* LISTA DE TAREFAS *
#1 Liste todos os países citados no texto sobre política de drogas, sem repetir nenhum.
#2 Reproduza, sem alterar nada, o trecho do texto sobre política de drogas que se inicia com "O Brasil voltou" e se encerra em "saúde aos meninos.".
#3 Traduza para o inglês a seguinte frase do texto sobre política de drogas: "Medellín chegou a ter 300 mortes por 100 mil habitantes."

* TEXTO DO EXERCÍCIO *
=-=-=

E tem sido uma política bem-sucedida, que tem reduzido a violência, a corrupção
e que permite ao Estado enfrentar problemas de vício como o do crack.
O que o
Brasil faz, em contrariedade com toda a América Latina, Europa e Estados
Unidos, é começar o caminho de criminalizar mais o consumo ou de pensar que
enfiar mais pessoas na prisão vai resolver os problemas. Obviamente, é preciso
combater os cartéis. Mas é possível apoiar os consumidores no sistema de saúde.
A internação compulsória é uma solução?
É uma
política que se presta a todo tipo de abuso de direitos humanos. A China está
abandonando por causa de enorme quantidade de abusos. Por que não olhar
Portugal, onde não passou pela cabeça o tratamento compulsório? É preciso
apoiar as pessoas a partir do sistema de saúde, para que não tenham medo de ir
a hospitais.
O tratamento
compulsório é uma má ideia e quem olhar a experiência internacional concluirá
que os resultados são ruins.
Mesmo com relação ao crack?
O principal
problema no crack, e se viu há pouco nos EUA, onde a diretriz está sendo
retificada, é que termina sendo uma política terrivelmente discriminatória
contra afro-americanos e pobres. Ser mais duro com o crack do que com as outras
drogas só serve para enormes discriminações e para que pobres e negros acabem
nos presídios.
O Brasil voltou a discutir a redução da maioridade penal. Qual é a sua
posição?
Essas
decisões não servem para nada. A única coisa que funciona são políticas integrais.
Temos experiência na Colômbia. Medellín chegou a ter 300 mortes por 100 mil
habitantes. Isso é mais do que qualquer guerra civil, é dez vezes a taxa do
Brasil. Saímos por meio de trabalho social, tratamento integral. As empresas da
cidade criaram fundações para levar educação e saúde aos meninos.

=-=-=

* DADOS FORNECIDOS *
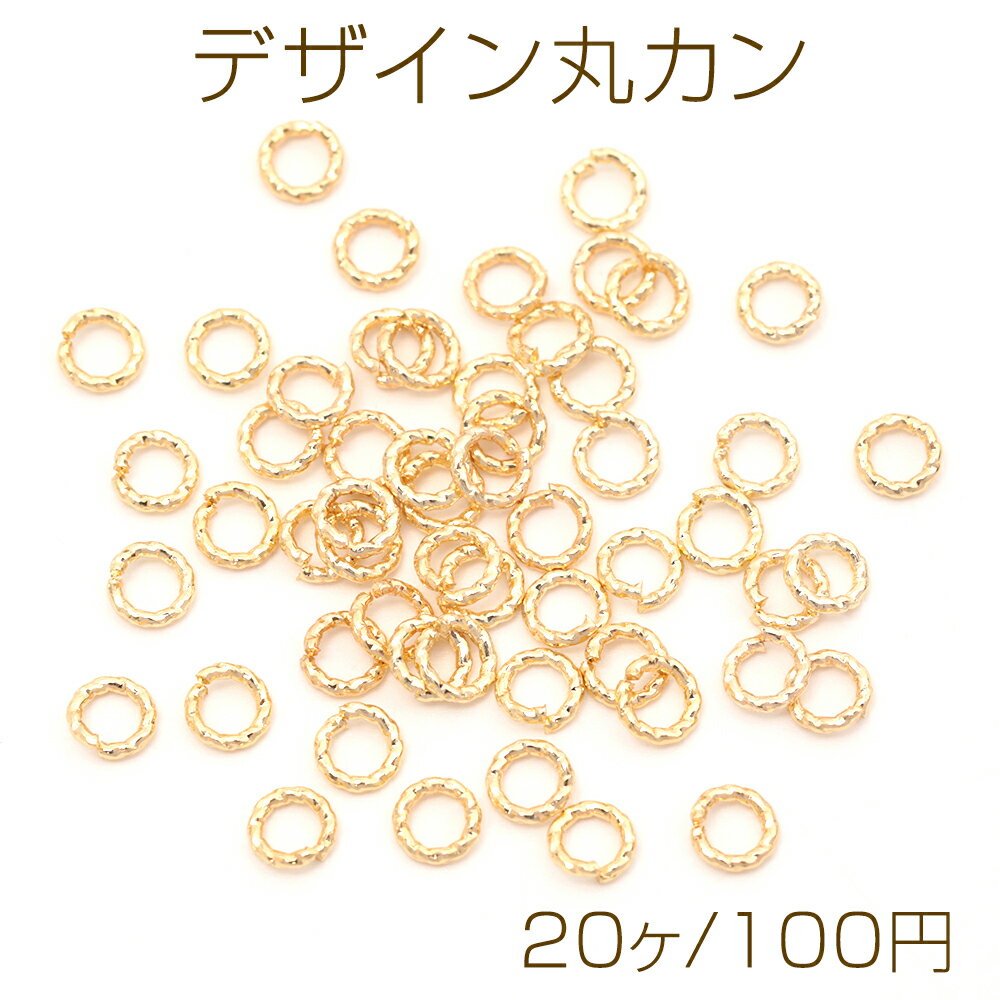 デザイン丸カン ツイスト 色落ちしにくい 14KGPゴールドメッキ マルカン まるかん つなぎカン 約0.8×4mm（20ヶ）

=-=-=

* RESPOSTAS POR TAREFA *
#1 Brasil, Estados Unidos, China, Portugal, Colômbia

#2
O Brasil voltou a discutir a redução da maioridade penal. Qual é a sua
posição?
Essas
decisões não servem para nada. A única coisa que funciona são políticas integrais.
Temos experiência na Colômbia. Medellín chegou a ter 300 mortes por 100 mil
habitantes. Isso é mais do que qualquer guerra civil, é dez vezes a taxa do
Brasil. Saímos por meio de trabalho social, tratamento integral. As empresas da
cidade criaram fundações para levar educação e saúde aos meninos.

#3 Medellín once had 300 deaths per 100,000 inhabitants.